KANDUNGAN BAWANG PUTIH (ALLIUM SATIVUM) DALAM BENTUK EKSTRAK SEBAGAI ANTIFUNGI DALAM UJI MIKROBIOLOGI
Abstract
Penyakit kulit akibat infeksi jamur atau dermatofitosis ditemukan di segala lapisan masyarakat negara tropis dan lembab seperti Indonesia. Persebaran dermatofitosis dikaitkan dengan obesitas, diabetes melitus, kebersihan lingkungan yang buruk, kebiasaan menggunakan pakaian ketat dan lembab. Trycophyton rubrum menjadi jamur penginfeksi utama. Dermatofitosis dengan pengobatan lambat menyebabkan hiperkeratosis, hipergranulosis atau hipogranulosis pada epidermis. Farmakoterapi utama dermatofitosis meliputi mikonazol, bifonazol, flukonazol, ketokonazol, griseofulvin, terbinafin dan intrakonazol.
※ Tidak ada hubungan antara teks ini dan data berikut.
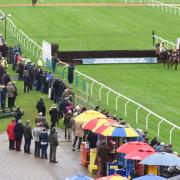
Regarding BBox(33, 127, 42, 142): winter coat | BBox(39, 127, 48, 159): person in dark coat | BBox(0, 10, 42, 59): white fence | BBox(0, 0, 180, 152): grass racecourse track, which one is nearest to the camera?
BBox(39, 127, 48, 159): person in dark coat

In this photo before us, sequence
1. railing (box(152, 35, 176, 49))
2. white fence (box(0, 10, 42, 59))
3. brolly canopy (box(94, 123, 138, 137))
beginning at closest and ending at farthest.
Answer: brolly canopy (box(94, 123, 138, 137))
white fence (box(0, 10, 42, 59))
railing (box(152, 35, 176, 49))

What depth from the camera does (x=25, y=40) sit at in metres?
54.8

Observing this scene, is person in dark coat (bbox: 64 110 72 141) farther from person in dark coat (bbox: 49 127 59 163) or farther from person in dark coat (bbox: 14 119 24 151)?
person in dark coat (bbox: 49 127 59 163)

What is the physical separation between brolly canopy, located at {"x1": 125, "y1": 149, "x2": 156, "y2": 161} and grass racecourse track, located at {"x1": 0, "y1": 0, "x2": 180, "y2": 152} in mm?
5219

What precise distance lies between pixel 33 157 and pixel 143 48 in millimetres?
26293

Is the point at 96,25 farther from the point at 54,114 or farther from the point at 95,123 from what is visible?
the point at 95,123

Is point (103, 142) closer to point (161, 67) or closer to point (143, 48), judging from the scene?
point (161, 67)

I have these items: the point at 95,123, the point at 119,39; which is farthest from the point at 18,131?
the point at 119,39

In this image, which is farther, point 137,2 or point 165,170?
point 137,2

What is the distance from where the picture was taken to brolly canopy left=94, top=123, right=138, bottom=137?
1053 inches

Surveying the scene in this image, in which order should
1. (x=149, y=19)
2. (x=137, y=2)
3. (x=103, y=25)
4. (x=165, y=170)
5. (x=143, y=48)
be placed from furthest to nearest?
(x=137, y=2), (x=149, y=19), (x=103, y=25), (x=143, y=48), (x=165, y=170)

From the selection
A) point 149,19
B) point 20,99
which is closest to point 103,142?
point 20,99

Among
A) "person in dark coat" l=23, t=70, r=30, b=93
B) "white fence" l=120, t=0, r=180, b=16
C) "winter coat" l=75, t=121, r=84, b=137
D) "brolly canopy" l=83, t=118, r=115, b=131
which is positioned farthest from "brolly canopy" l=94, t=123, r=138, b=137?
"white fence" l=120, t=0, r=180, b=16

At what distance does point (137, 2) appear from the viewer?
7925 cm
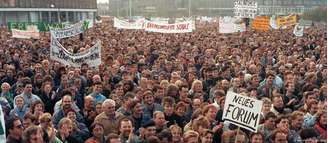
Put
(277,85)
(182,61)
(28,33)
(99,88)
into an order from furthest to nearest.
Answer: (28,33) < (182,61) < (277,85) < (99,88)

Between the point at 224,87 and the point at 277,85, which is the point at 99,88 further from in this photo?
the point at 277,85

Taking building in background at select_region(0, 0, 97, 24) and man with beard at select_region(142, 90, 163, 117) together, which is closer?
man with beard at select_region(142, 90, 163, 117)

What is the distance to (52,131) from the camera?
6727mm

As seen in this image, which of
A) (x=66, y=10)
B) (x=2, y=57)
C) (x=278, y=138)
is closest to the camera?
(x=278, y=138)

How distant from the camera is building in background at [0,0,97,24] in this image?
67.5 meters

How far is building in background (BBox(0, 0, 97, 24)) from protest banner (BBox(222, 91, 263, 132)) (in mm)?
58445

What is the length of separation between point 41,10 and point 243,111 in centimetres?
6684

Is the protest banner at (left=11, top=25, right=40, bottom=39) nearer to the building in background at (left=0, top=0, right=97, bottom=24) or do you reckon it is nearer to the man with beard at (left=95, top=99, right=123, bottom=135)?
the man with beard at (left=95, top=99, right=123, bottom=135)

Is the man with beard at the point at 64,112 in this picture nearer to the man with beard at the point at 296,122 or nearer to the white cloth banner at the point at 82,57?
the man with beard at the point at 296,122

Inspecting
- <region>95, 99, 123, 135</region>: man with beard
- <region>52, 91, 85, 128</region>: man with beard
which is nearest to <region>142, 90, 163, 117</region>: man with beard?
<region>95, 99, 123, 135</region>: man with beard

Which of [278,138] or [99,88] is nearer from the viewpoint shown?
[278,138]

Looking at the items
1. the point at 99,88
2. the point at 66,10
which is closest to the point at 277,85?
the point at 99,88

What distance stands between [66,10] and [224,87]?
68.6m

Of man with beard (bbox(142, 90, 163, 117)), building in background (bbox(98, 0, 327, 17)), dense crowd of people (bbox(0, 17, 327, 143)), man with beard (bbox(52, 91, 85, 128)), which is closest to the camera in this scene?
dense crowd of people (bbox(0, 17, 327, 143))
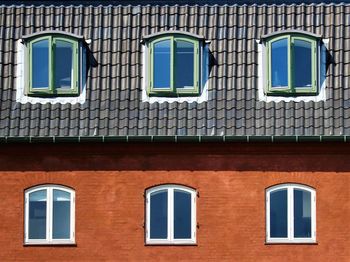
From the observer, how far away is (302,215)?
37281 mm

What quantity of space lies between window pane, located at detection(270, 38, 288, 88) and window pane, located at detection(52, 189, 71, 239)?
5947 millimetres

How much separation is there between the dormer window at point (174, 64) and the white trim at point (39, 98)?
5.38ft

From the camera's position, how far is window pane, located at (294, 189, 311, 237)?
37281 mm

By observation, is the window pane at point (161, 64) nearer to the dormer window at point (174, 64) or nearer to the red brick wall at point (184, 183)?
the dormer window at point (174, 64)

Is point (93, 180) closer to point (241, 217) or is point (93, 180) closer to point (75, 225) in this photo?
point (75, 225)

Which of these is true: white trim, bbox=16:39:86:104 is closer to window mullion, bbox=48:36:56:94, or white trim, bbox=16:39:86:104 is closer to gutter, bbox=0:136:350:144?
window mullion, bbox=48:36:56:94

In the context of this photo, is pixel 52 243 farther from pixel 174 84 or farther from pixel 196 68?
pixel 196 68

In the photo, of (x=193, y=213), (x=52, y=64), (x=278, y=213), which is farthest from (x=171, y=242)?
(x=52, y=64)

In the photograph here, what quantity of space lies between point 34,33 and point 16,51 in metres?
0.81

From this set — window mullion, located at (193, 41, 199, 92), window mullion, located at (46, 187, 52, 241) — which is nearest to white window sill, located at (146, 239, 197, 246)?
window mullion, located at (46, 187, 52, 241)

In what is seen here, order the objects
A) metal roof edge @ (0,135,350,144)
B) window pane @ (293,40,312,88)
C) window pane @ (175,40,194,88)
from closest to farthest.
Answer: metal roof edge @ (0,135,350,144), window pane @ (293,40,312,88), window pane @ (175,40,194,88)

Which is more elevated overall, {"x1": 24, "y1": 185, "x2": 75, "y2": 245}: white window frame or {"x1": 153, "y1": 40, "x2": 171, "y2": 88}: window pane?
{"x1": 153, "y1": 40, "x2": 171, "y2": 88}: window pane

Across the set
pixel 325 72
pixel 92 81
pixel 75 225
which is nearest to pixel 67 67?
pixel 92 81

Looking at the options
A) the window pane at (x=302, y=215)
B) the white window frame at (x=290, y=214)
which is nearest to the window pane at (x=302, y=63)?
the white window frame at (x=290, y=214)
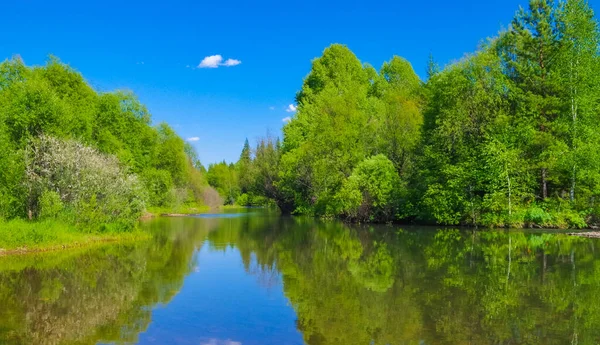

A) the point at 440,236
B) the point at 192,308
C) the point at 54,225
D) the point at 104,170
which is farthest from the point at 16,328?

Di antara obat-obat tersebut hanya intrakonazol yang bersifat fungisidal namun kurang diminati karena harganya cukup mahal, sedangkan obat yang lain bersifat fungistatik sehingga sering menyebabkan kekambuhan. Bawang putih menjadi suatu bahan alami yang dikategorikan sebagai komposisi obat herbal yang mengandung kurang lebih 33 komponen sulfur, enzim-enzim, 17 asam amino dan mineral, seperti selenium yang memiliki kekhasan bau dan berkhasiat sebagai obat antidiabetes, antihipertensi, antikolesterol, antiatherosklerosis, anti-oksidan, antikanker, antiagregasi sel platelet, antivirus, pemacu fibrinolisis dan antimikroba. Kandungan alliin bawang putih yang diremas akan teroksidasi menjadi allisin yang selanjutnya menjadi deoksi-alliin, dialyl disulfida (DADS) dan diallyl trisulfida (DATS), suatu senyawa antimikroba.